• EXERCISE DESCRIPTION: Locate each line in the records below that contains the string "dress" and copy those lines out. Matching is case-sensitive.

• Lines of data:
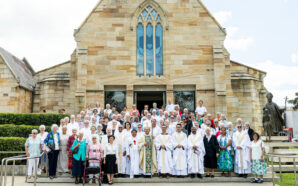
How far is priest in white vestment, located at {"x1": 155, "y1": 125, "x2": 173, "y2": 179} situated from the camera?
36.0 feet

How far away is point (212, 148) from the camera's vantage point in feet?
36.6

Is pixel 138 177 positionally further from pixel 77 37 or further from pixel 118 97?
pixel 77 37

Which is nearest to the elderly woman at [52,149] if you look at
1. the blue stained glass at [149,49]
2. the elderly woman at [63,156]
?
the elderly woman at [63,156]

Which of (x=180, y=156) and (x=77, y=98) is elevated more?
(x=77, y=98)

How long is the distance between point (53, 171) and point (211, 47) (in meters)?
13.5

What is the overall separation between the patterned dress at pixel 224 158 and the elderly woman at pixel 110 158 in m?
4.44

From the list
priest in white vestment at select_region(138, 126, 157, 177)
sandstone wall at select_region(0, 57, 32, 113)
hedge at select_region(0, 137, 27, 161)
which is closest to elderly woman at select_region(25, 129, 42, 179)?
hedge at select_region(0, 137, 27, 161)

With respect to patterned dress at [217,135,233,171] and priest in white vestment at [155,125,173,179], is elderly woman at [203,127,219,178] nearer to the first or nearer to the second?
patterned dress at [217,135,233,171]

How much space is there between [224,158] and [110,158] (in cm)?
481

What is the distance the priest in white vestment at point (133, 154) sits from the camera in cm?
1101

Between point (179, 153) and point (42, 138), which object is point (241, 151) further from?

==

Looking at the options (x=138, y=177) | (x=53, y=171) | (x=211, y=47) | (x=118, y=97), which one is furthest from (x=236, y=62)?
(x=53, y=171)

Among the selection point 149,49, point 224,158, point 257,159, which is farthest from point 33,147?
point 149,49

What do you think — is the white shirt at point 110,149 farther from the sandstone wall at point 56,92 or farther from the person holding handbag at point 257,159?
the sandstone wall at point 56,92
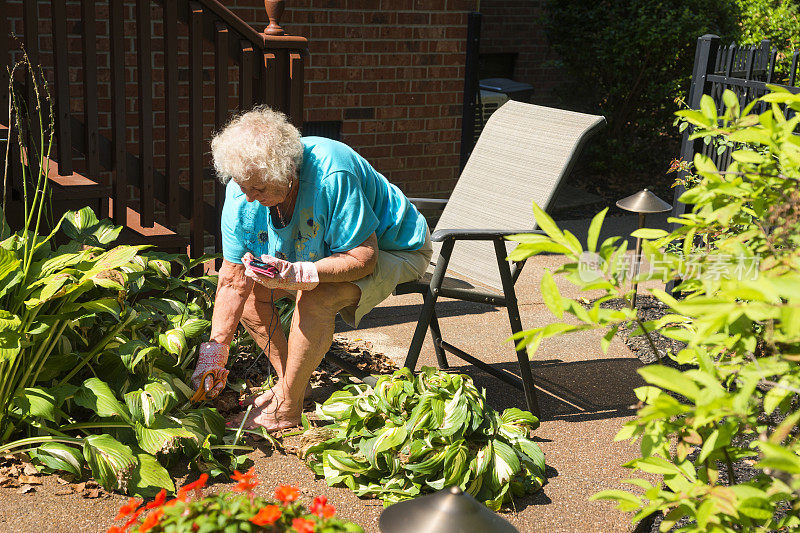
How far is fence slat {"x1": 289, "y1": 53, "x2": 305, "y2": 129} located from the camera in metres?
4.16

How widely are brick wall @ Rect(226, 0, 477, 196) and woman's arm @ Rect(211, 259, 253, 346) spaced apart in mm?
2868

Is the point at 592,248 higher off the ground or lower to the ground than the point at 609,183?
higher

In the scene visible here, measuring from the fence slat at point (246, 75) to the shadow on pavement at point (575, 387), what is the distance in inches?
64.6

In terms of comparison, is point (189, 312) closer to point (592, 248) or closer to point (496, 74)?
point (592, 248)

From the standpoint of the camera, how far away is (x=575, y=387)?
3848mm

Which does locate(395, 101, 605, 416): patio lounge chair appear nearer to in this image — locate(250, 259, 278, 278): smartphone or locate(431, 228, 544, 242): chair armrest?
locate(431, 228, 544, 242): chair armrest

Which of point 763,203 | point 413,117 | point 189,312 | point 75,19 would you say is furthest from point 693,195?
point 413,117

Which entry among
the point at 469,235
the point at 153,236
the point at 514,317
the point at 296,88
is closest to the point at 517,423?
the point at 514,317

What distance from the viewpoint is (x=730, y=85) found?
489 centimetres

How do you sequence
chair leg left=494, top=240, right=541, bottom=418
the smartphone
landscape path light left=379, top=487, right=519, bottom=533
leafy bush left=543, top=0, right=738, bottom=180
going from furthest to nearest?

==

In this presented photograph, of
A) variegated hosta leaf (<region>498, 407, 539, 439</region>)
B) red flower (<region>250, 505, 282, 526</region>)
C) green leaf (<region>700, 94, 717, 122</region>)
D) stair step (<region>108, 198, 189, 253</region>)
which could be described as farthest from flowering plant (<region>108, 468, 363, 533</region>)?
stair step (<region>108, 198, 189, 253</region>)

• EXERCISE RESULT:
What is the overall separation between the patterned dress at pixel 224 158 and the elderly woman at pixel 110 158 in m?
With respect to patterned dress at [217,135,233,171] and priest in white vestment at [155,125,173,179], is elderly woman at [203,127,219,178] nearer to the first or nearer to the second?
patterned dress at [217,135,233,171]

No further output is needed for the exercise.